STMicroelectronics serait obligé de payer le repreneur à l’instar de ce qu’IBM a fait pour le transfert de ses semi-conducteurs à GlobalFoundries. Une condition incompatible avec l’état actuel des finances du groupe.

 

Le scénario de Merril Lynch s’inscrirait dans la continuité de la stratégie de Carlo Bozotti. C’est la solution adoptée pour résoudre le problème des circuits pour mobiles hérités du démantèlement à l’été 2013 de ST-Ericsson. Il offrirait l’avantage à STMicroelectronics de continuer à honorer ses contrats avec les clients et à vendre à moindre coûts ses produits jusqu’à leur mort commerciale.

 

Il lui donnerait aussi du temps pour régler l’impact social et sur la production dans son usine de Crolles, près de Grenoble, qui fabrique les circuits sur tranches de 300 mm de diamètre.
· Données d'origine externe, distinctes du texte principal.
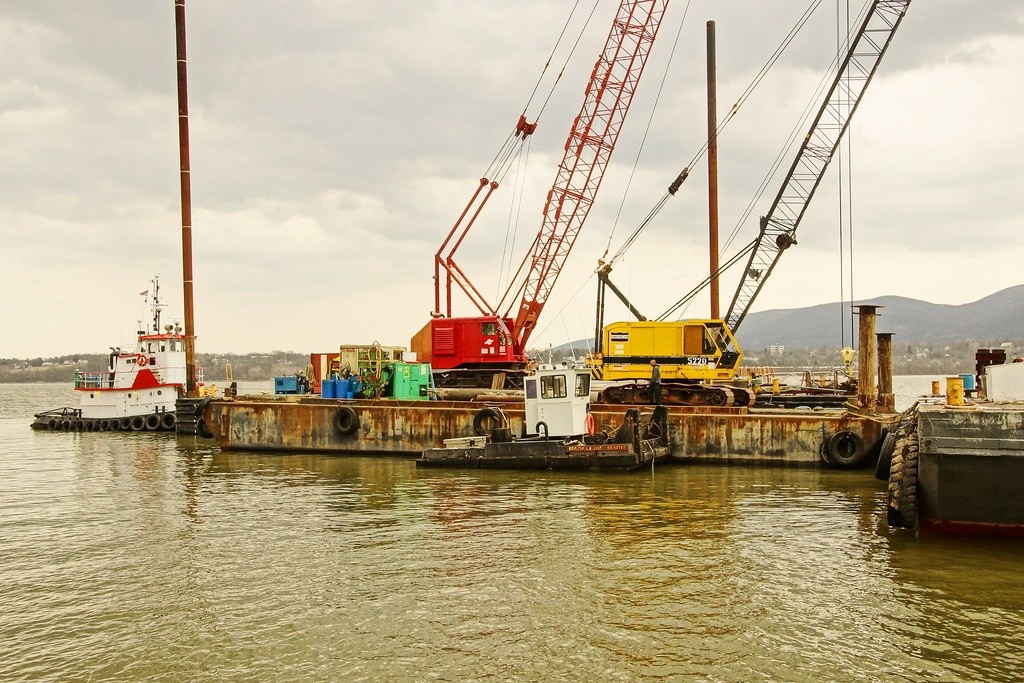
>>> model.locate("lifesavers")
[587,414,594,437]
[136,355,147,367]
Selon le scénario de Merrill Lynch, le chiffre d’affaires de la division DPG chuterait de 30% en 2016 et de 70% en 2017 par rapport à celui de 2015.

 

Un défi lancé aux syndicats et à l'Etat

Et qu’en serait-il de l’impact social ? L’activité des circuits pour décodeurs emploie 1880 personnes dans le monde, dont 1030 en France réparties à Grenoble, Crolles, Paris et Le Mans. Le choix du scénario en question illustrerait le souci de conserver un savoir-faire essentiel aux autres activités, comme celle des microcontrôleurs. Carlo Ferro le confirme mais exclut la possibilité de reclasser en interne l’ensemble du personnel concerné comme cela été fait pour les 1100 personnes récupérées de ST-Ericsson.

 

Si ce scénario se précise au début 2016, STMicroelectronics serait alors contraint de se séparer d’une partie. De quoi lancer un défi non seulement aux syndicats mais aussi à l’Etat français et aux collectivités territoriales de la région Rhône-Alpes qui contribuent ensemble à hauteur de 500 millions d’euros au programme de R&D Nano 2017 du groupe.